■ SOURCE PASSAGE:
Fashion and apparel have actually outpaced overall U.S. e-commerce for even longer. Between Q1 2020 and Q1 2021, American fashion and apparel digital revenue grew 25%. In the same period, overall U.S. e-commerce revenue grew 19%.

The trends

Marketplace selling

Fashion and apparel brands have taken to e-commerce marketplaces to put their products in front of as many consumers as possible. BigCommerce found fashion and apparel sales on Amazon were huge in the first quarter — inclusive GMV grew 321% annually and orders increased 276%. 

Meanwhile, inclusive GMV for fashion and apparel merchants on eBay rose 29% from last quarter and average order volume was up 44%. That’s just a year after those merchants saw losses of 12% and 14%, respectively, in Q1 2021.

Social commerce

With consumers bracing the “shop anywhere” mentality, social commerce is another trend that has emerged. According to the BigCommerce report, nearly half (48%) of all respondents cited social media or social commerce as the shopping or technology trend with the greatest impact on their overall business in 2021.

For fashion respondents, it remained the top answer.

“Being able to offer checkout on Instagram and Facebook had the biggest impact on our 2021 business,” said BigCommerce merchant Crutcher’s Western Wear, based in Oklahoma.

In fact, BigCommerce found fashion merchants selling through Instagram in Q1 saw a 741% annual increase in total orders. There’s also the recent phenomenon of live shopping, where product ambassadors sell online to shoppers in real time.

Alternative payment methods

In response to the same question asking which shopping or technology trend is creating the biggest effect on overall business, offering alternative payment options was the second-most popular answer. A quarter of fashion merchants said it was the most impactful.

Alternative payment methods include options such as buy now, pay later — which allows the customer to pay in installments, like a down payment on a car — and cryptocurrencies like Bitcoin. Eight percent of respondents singled out buy online, pick up in store as the most impactful factor.

■ RECORDS:
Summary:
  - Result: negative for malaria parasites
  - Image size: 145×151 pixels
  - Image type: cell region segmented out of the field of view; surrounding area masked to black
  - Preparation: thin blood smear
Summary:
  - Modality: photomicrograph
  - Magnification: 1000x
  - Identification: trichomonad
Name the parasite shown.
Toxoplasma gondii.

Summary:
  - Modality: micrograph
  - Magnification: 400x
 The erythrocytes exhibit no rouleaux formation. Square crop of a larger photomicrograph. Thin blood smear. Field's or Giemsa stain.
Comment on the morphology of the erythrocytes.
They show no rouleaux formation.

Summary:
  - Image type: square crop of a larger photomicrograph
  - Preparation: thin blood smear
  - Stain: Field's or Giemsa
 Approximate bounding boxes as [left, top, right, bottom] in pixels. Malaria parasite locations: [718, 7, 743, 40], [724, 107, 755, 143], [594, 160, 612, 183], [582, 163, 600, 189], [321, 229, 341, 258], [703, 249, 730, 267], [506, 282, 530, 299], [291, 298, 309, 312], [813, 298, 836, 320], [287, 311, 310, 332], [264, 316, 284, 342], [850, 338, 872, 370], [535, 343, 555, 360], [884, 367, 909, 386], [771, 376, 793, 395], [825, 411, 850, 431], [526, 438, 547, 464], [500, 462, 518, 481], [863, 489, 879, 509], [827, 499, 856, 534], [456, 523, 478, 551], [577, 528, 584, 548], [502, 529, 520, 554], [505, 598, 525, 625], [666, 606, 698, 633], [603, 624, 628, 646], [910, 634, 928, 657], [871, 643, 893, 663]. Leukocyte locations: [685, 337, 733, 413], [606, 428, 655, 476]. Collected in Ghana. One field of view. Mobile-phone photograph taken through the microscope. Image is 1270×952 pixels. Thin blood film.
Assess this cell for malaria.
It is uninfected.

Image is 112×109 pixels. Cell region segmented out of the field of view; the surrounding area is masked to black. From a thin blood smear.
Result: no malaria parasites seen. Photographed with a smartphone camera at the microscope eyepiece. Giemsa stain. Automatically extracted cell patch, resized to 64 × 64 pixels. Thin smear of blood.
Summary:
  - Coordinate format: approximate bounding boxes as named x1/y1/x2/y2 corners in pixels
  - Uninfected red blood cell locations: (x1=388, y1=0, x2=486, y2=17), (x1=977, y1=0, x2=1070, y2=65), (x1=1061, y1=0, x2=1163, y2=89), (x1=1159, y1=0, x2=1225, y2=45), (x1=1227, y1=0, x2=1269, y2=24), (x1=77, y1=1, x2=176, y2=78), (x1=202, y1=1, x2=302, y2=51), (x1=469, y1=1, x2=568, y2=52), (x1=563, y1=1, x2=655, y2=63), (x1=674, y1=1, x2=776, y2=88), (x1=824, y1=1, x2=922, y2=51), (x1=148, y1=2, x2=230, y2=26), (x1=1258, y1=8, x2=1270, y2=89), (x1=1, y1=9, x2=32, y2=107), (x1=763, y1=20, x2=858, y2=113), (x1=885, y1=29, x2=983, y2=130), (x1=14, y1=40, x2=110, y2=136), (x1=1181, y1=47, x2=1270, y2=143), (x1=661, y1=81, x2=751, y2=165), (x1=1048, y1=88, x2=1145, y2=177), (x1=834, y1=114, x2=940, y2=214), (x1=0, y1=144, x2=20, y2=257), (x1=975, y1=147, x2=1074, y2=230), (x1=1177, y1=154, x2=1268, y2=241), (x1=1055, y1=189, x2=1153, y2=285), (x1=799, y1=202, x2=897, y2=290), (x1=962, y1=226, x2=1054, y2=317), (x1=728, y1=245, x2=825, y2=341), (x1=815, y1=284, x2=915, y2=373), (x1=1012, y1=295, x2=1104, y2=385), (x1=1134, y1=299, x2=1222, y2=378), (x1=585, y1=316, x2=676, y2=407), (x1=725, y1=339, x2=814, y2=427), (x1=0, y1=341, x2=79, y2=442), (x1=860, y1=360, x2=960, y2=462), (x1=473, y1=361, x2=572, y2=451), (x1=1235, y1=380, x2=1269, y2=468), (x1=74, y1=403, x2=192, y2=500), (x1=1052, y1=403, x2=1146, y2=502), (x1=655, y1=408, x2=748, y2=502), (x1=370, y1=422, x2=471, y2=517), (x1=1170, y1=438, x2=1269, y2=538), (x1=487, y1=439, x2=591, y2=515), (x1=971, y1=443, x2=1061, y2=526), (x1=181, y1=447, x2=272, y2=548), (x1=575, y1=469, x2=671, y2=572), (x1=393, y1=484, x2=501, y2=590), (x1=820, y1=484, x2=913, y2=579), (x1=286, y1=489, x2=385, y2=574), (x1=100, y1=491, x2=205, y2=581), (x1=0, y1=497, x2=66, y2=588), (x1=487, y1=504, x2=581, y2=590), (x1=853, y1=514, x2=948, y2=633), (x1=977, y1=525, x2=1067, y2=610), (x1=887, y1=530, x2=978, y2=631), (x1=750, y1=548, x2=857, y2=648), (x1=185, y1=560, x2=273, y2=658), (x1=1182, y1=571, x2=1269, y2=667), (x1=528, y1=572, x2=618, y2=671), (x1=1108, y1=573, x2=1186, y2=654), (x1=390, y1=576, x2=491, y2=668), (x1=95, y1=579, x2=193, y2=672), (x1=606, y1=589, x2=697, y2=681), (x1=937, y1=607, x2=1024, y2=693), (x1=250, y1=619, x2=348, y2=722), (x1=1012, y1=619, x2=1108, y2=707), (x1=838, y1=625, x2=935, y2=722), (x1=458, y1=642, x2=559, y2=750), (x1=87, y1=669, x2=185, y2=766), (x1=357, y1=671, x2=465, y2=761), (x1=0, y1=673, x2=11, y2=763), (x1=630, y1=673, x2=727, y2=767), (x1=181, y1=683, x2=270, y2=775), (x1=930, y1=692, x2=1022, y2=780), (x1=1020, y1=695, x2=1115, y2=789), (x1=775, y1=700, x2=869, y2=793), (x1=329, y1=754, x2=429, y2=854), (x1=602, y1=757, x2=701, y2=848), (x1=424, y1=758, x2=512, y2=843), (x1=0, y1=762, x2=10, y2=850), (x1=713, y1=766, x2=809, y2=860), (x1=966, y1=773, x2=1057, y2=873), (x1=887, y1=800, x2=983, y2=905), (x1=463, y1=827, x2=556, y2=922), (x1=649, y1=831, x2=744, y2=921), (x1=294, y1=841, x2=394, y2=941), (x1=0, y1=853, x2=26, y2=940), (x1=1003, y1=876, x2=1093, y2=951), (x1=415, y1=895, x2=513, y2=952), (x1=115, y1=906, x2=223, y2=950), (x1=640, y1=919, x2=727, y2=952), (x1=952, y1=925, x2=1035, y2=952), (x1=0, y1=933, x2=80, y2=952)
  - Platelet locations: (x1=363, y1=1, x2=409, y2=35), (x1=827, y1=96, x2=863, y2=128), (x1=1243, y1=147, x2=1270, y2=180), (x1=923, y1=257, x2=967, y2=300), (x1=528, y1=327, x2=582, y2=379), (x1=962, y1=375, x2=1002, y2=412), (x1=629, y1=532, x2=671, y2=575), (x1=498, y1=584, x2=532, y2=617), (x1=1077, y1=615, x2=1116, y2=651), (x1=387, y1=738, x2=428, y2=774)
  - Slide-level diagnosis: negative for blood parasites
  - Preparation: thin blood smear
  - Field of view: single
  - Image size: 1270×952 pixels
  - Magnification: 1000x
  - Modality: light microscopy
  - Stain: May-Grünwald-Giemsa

■ EXERCISE REQUIREMENTS:
(a) Using the fashion e-commerce passage, decide whether each statement agrees with it: (i) U.S. fashion and apparel digital revenue grew 25% between Q1 2020 and Q1 2021; (ii) average order volume for fashion and apparel merchants on eBay fell 44%; (iii) eight percent of respondents named buy online, pick up in store as the most impactful factor. For each, answer yes or no and quote the deciding words.
(b) In the rows, switch "Summary" to "Overview" across the stretch from the start of the rows through the line containing "They show no rouleaux formation.", leaving everything else unchanged, and give back only that stretch.

■ RESULTS:
(a)
(i) Yes: "Between Q1 2020 and Q1 2021, American fashion and apparel digital revenue grew 25%."
(ii) No: "average order volume was up 44%"
(iii) Yes: "Eight percent of respondents singled out buy online, pick up in store as the most impactful factor."

(b)
Overview:
  - Result: negative for malaria parasites
  - Image size: 145×151 pixels
  - Image type: cell region segmented out of the field of view; surrounding area masked to black
  - Preparation: thin blood smear
Overview:
  - Modality: photomicrograph
  - Magnification: 1000x
  - Identification: trichomonad
Name the parasite shown.
Toxoplasma gondii.

Overview:
  - Modality: micrograph
  - Magnification: 400x
 The erythrocytes exhibit no rouleaux formation. Square crop of a larger photomicrograph. Thin blood smear. Field's or Giemsa stain.
Comment on the morphology of the erythrocytes.
They show no rouleaux formation.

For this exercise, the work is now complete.